ばあさまから見た世の中のこと・日常生活のこと・短歌など

三度巡った四国遍路

2024年08月24日 | 随筆
 もう数十年前の事になりますが、或る日突然私の先輩の女姓教師が私に笑顔を向けて「貴女は四国遍路に行かれた事がりますか?」と問いかけられました。「いいえ」と答えましたら一枚の写真を私に見せて「とても良いものですよ。貴女も機会があったら是非行っていらっしゃい。」と言われました。
 写真は40人位の団体旅行の集合写真で、ガイドさんや添乗員さんも加わってどこかの砂浜らしいところ(後に四国の「桂浜」だと気付きました。)での記念写真でした。「四国遍路」と言う言葉は知っていましたが、それは私の日常生活からは遠くかけ離れた言葉でしたし、突然云われましたので少し戸惑い気味に聞きました。
 私も夫もそれぞれの勤めがあって「共働き」でしたが、やがて二人とも退職して、自由な身になりました。夫も私も旅行が好きでしたし、国外へは行きませんでしたが、ごく身近への家族旅行や国内の旅行によく出掛けるようになりました。
 夫が運転する車でソーメン流しのある所へ行ったり、登山やキャンプをしたり、家族で良く出掛けてだんだん遠くへ行くようになりました。やがて暇人の私と夫は、二人で九州や北海道へも足を延ばす様にもなったのでした。
 現在手元に在る四国八十八カ所巡りの時の私達の資料を見ますと、四国では合計38ヶ寺回ったことになります。88ヶ所の約半数でしかありませんが、普段の旅行とはひと味違って想い出深い旅になりました。あの時勧めて下さった先輩教師に今も感謝しています。
 遍路に出掛ける人達は、先ず一番札所の近くにある遍路の支度が調えられる売店で、白衣とか、納経帳とか、納め札とか様々な必要品を買い整えるのです。私が嫁いだ家が真言宗でしたから、生家の浄土真宗とはしきたりも違います。そのお寺の住職さんが、私達が遍路に出掛けると言うことを知って、そのお寺の紋が刺繍されている紫の輪袈裟(首に掛ける)を私と夫の分の二本を持って来て「気を付けて行って来て下さい」と言われました。お心遣いに深く感謝しました。
 遍路の白衣は、一番札所の近くの売店で整えました。珍しかったのは、「納め札」というお札があり初回の人は「白」二回目の人は・・・と回数で納め札の色が変わって最高は金色になるそうです。
 今、我が家の箪笥には、当時着た遍路の白衣が糊付けされて入れてありますが、家族には「もし私達が亡くなったら、それぞれ襟の下端に名前の入った白衣を、各々の棺に入れて欲しい」と頼んであります。あの世まで同道して頂く積もりです。
 
 ところで不思議なのは、一回目の遍路の旅から帰った時の事です。留守を守ってくれていた息子にはとても感謝しました。幾日も不在にしていると、私達の地域では当時回覧板が回って来たりしましたし、会合もありました。何とかそのような行事もなく、無事に過ごせました。
不思議なことに帰宅して暫く身体を休めていると、幾日もしないうちに又遍路の旅に行きたくなって来るのです。本当に不思議なことですが・・・。結局今までに3回遍路の旅に出たことになります。

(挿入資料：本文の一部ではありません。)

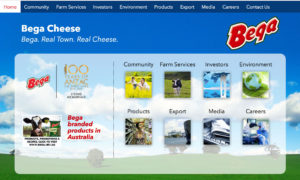Bega Cheese wordpress web design, wordpress web design Melbourne, wordpress, Bega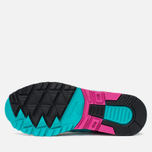 Мужские кроссовки Saucony Grid SD Games Pack Teal/Black фото- 8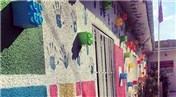 Beykoz Zübeyde Hanım Anaokulu 9 Şubat'ta eğitime açılıyor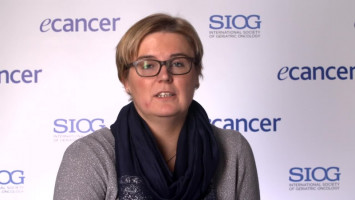 Screening tools in geriatric oncology ( Prof Cindy Kenis - University Hospital Leuven, Leuven, Belgium )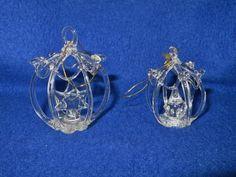LOT OF 6 HANDMADE SPUN GLASS ORNAMENTS Glass Ornaments, Diamond Earrings, Best Deals, Handmade, Ebay, Jewelry, Hand Made, Jewlery, Jewerly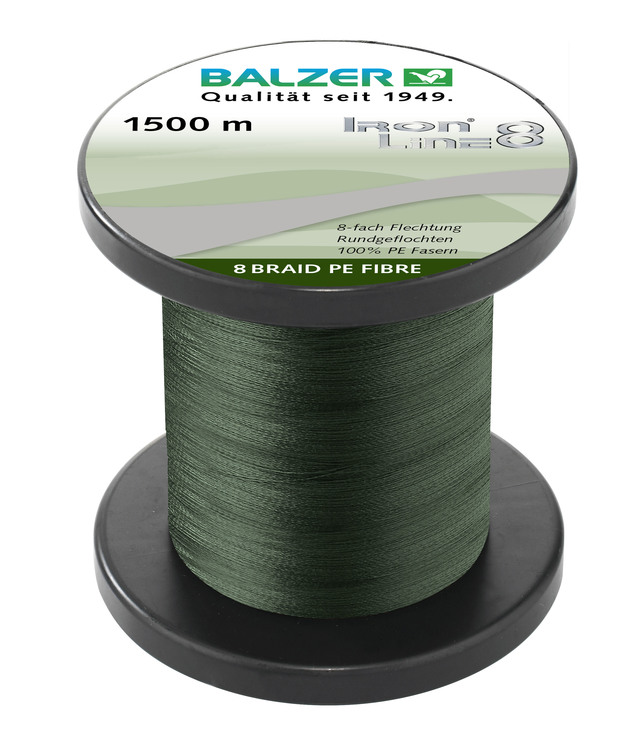 Iron Line 8 Spin green 1500m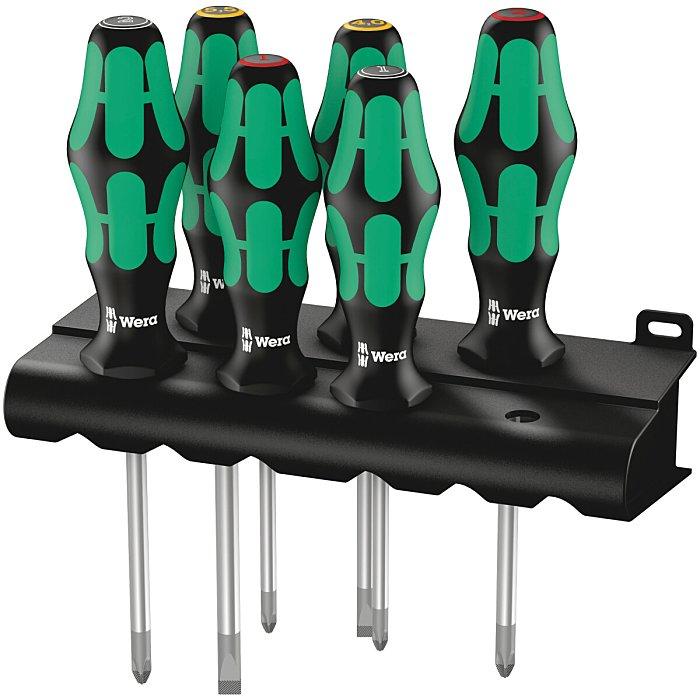 Wera 335/350/355/6 Schraubendrehersatz Kraftform Lasertip + Rack 05105622001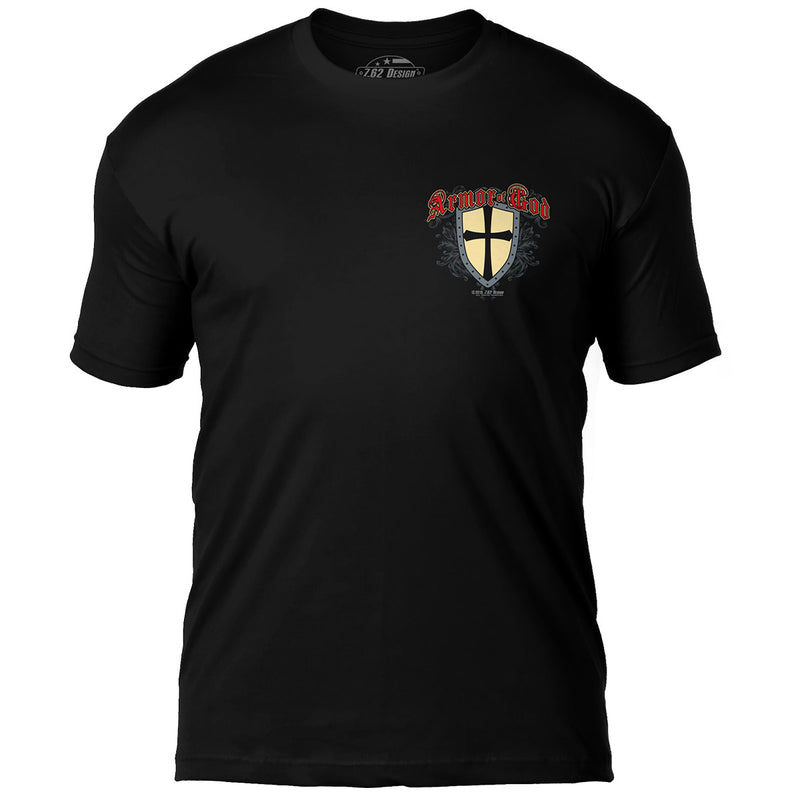 Armor of God Ephesians 6:11 7.62 Design Premium Men's T-Shirt- 7.62 Design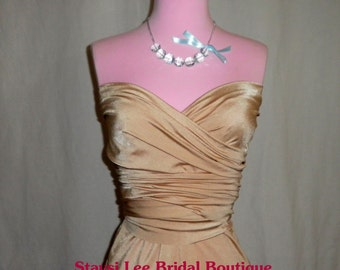 Champagne Bridesmaids Wrap Twist Dress...67 Colors...Beach, Wedding Dress, Honeymoon, Destination Wedding, Bridal Shower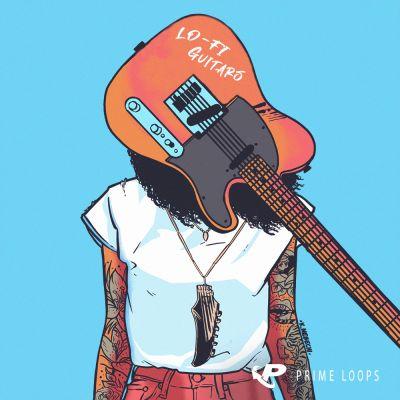 Lo-fi Guitar Samples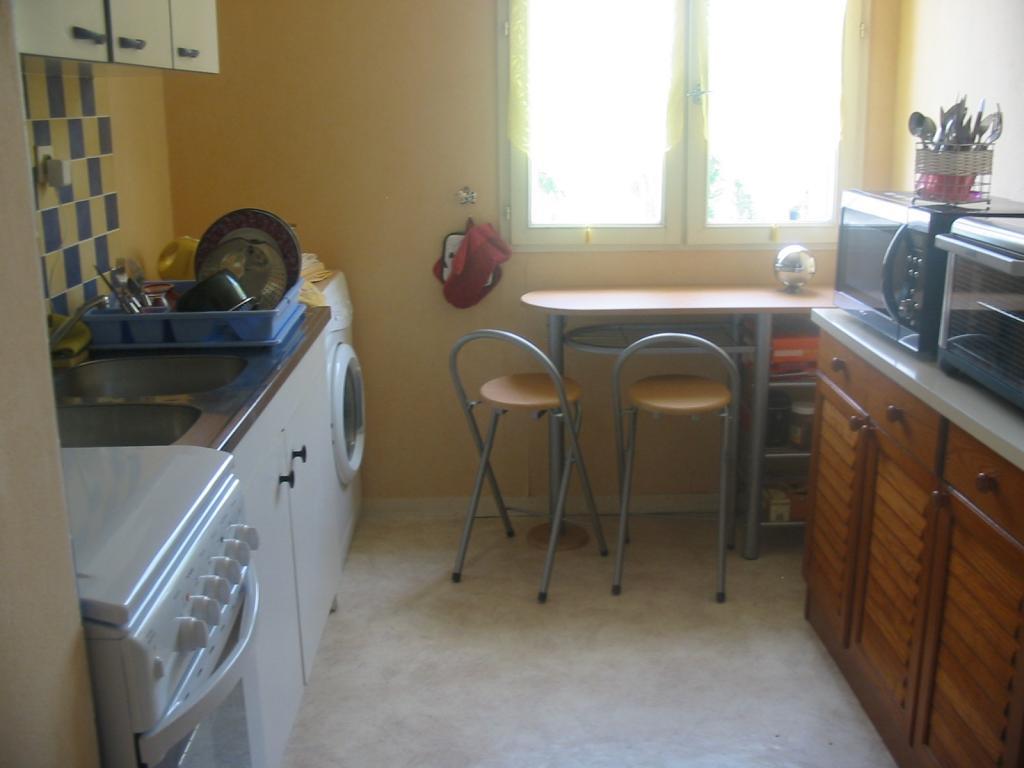 location d 39 appartement t2 sans frais d 39 agence dijon 568 47 m. Black Bedroom Furniture Sets. Home Design Ideas
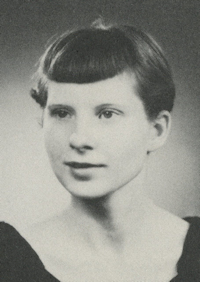 Esther Wagner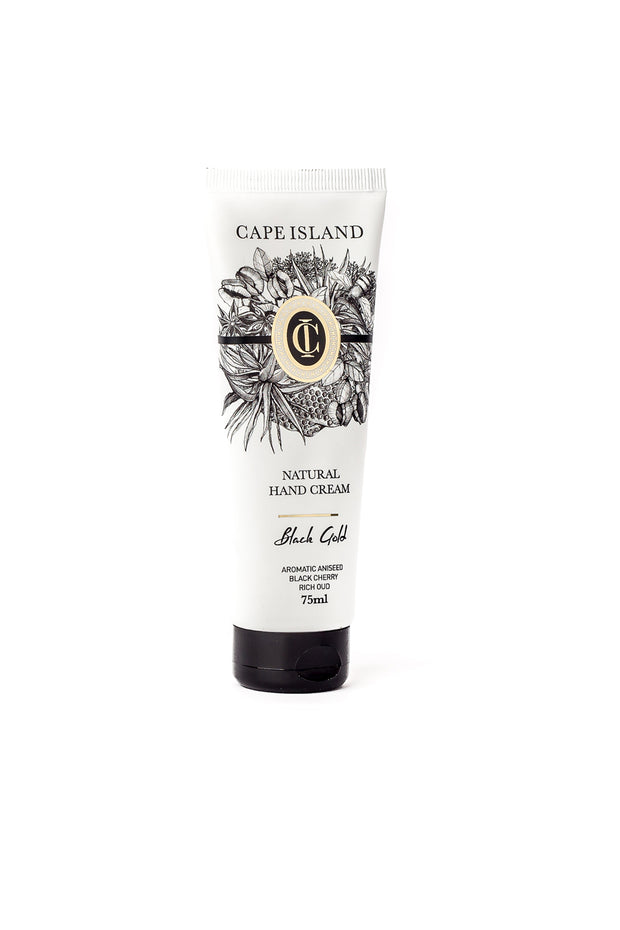 Black Gold Natural Hand Cream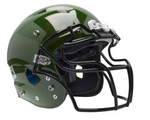 SCHUTT VENGEANCE PRO LTD ADULT HELMET (SPECIAL ORDER) Not available for same day or expedited shipping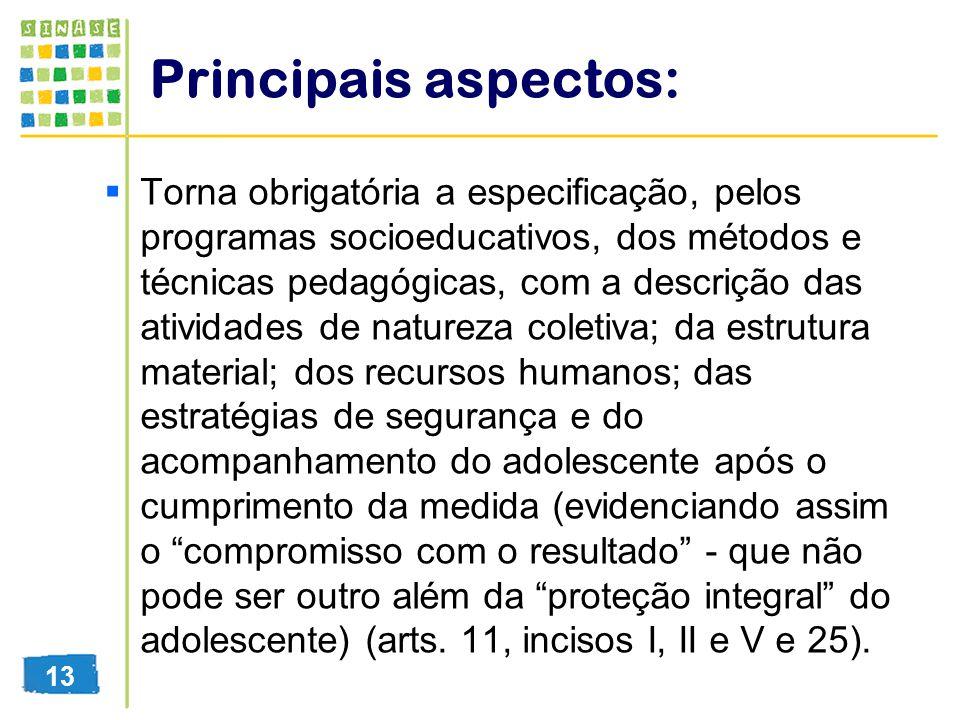 Principais aspectos: Torna obrigatória a especificação, pelos programas socioeducativos, dos métodos e técnicas pedagógicas, com a descrição das ativi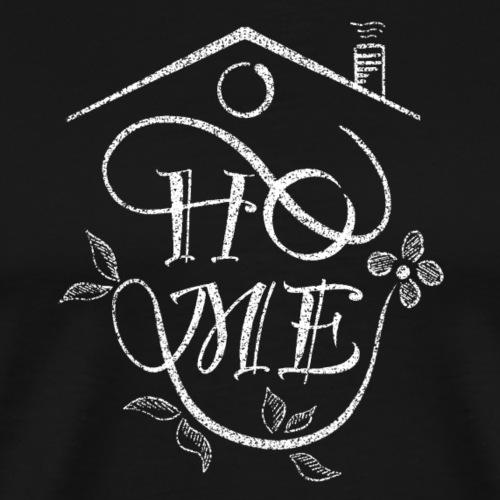 Home - Maglietta Premium da uomo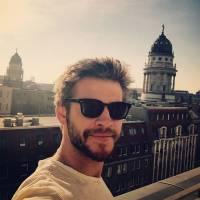 """Liam Hemsworth, de """"Jogos Vorazes"""", no Instagram: veja 5 coisas que aprendemos sobre o astro!"""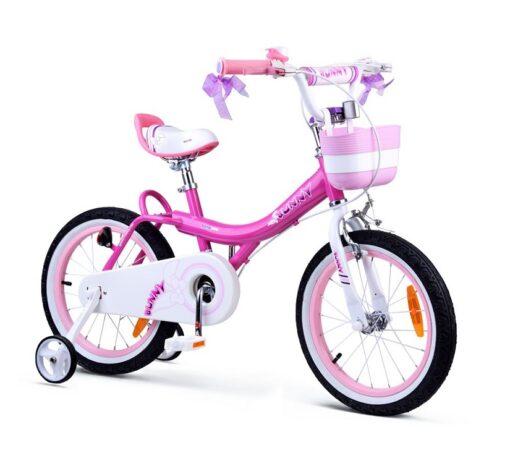 Djecji bicikl Bunny 16 rozi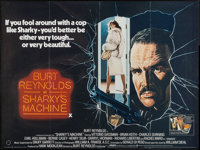 "Sharky's Machine & Other Lot (Orion, 1981). British Quads (2) (30"" X 40""). Crime. ... (Total: 2 Items)"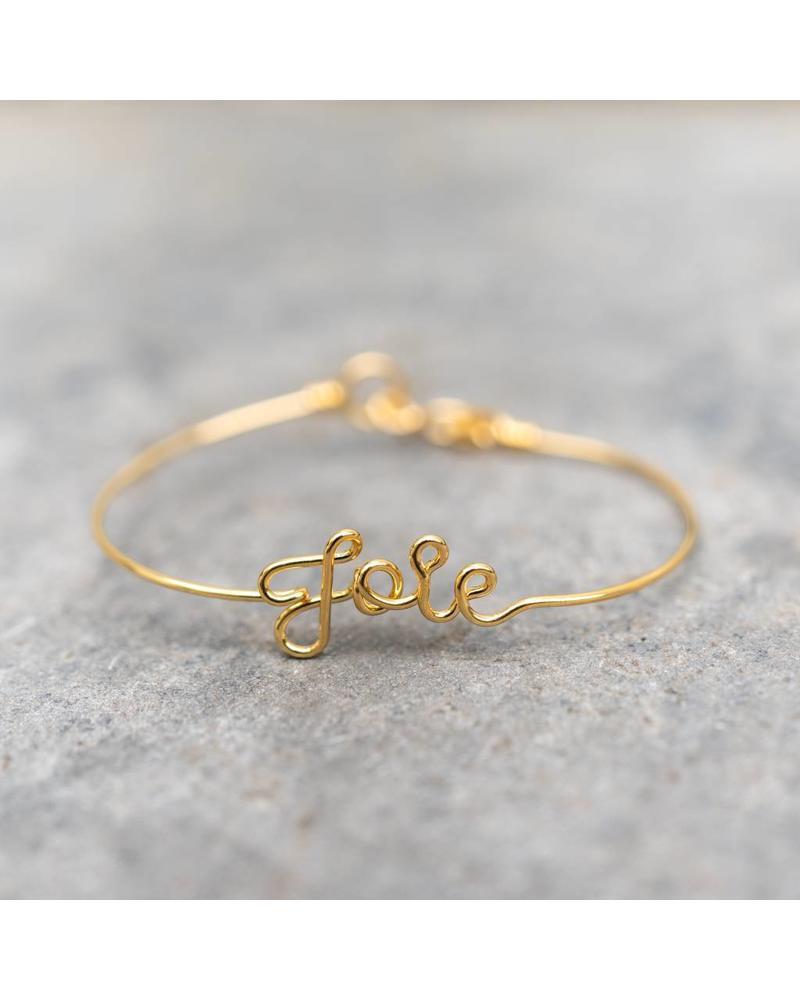Atelier Paulin Bracelet JOIE - Gold Plated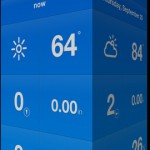 Weathercube for iPhone 1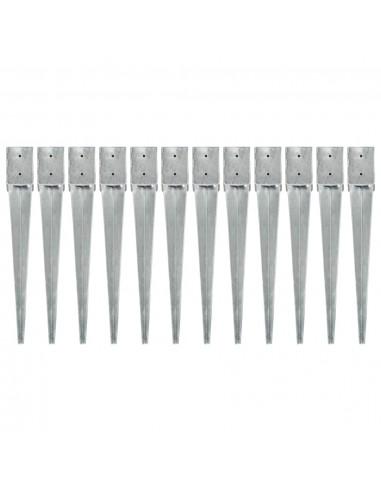 Smeigiami kuoliukai, 12vnt., sidabriniai, 10x10x76cm, plienas | Kuoliukai | duodu.lt
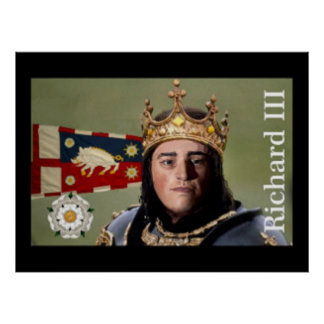 Richard III ready for battle Poster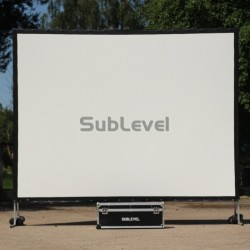 Projektora ekrāns 3m x 4m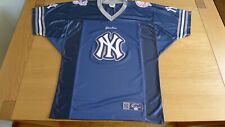 "Lee Sport ""New York Yankees"" Manga Corta Camisa Talla M"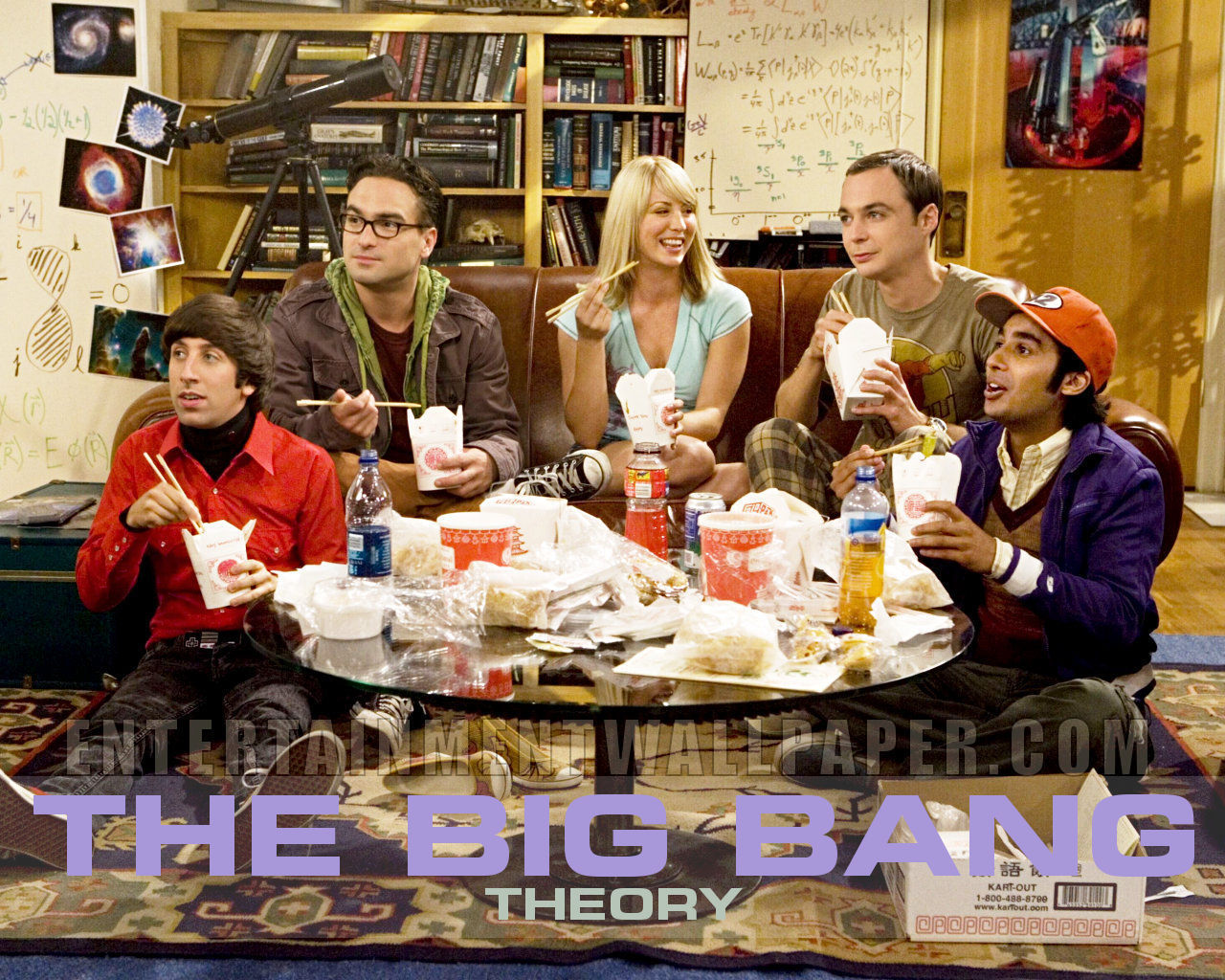 http://3.bp.blogspot.com/_H608iEh1dNo/TTdGT8-LFcI/AAAAAAAAABI/EGpJ3DL4Spo/s1600/TBBT-wallpaper-the-big-bang-theory-15234816-1280-1024.jpg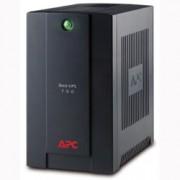 UPS APC Back-UPS 700VA, 700VA/390W, Schuko Sockets, Line Interactive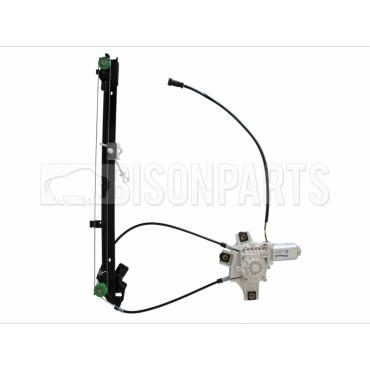 IVECO EUROCARGO & STRALIS ELECTRIC WINDOW LIFT REGULATOR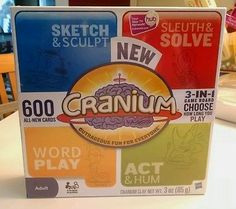 Hasbro Cranium 3 in 1 board game Sketch Solve Act Hum Word play 2012 SEALED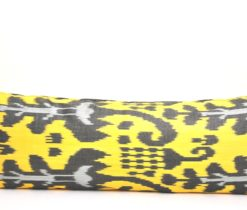 Yellow Bolster Pillow Cover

 遍路の旅は、想像していた以上に何だか心が落ち着いて、とても気分が良い日々でしたし、何故かホッとした充実感を覚えたりして、参詣したお寺のご本尊の前では「お会い出来て有り難う御座います」とか「お守り頂いて有り難う御座います」と掌を合わせました。本当に心安らぐ良い経験でした。
 旅を終えて少し感慨にふけっている内に、直ぐに又遍路の旅に行きたくなるのです。本当に不思議なのですが、三回回った遍路旅で、三回とも又直ぐに出掛けたくなりました。しっとりと心にしみわたるように、各お寺の雰囲気と祈りの日々の充実感が心の底に静かに溜まっていくのが解りました。多分この感情は、遍路として四国路を巡った人でないと解らないかも知れないと思う位です。
 遠い昔、遍路の途中で亡くなられた人も居られて、その様な人の小さな墓が道の傍にありまた。掌を合わせてお参りしたりしました。土佐の高知では、お手洗いへ寄って出てきましたら「お遍路さん何処か具合がわるいのですか?」と声を掛けて頂いたり、4番札所の近くでは、「丁度そちらの方へいきますから、乗りませんか?可成りとおいですから」と自家用車に乗せて頂いたりもしました。四国と言うところは誰もがお遍路さんには優しい様でした。ご本尊の前でお参りして、太子堂でお参りして、又ご本尊の前に戻って又お参りして、納経帳を記載して下さる方達のところへ行って記帳して頂くのです。時には団体のバスが着いて、記帳までに時間が掛かることもありましたし、その様な団体の方達は別に記帳のノートだけ回して・・・などというやり方もあったようです。私達は個人でしたから、一つ一つ時間を掛けてお参りし、記帳して貰って次へ行く、と言う繰り返しでした。祈りの時間も又趣きの深い処があって、一つ一つが豊かな時間でした。
 
 この様な経験を積み重ねての遍路の旅でしたが、多くの住人の方達は優しく温かく、何くれとお世話になりました。有り難いことでした。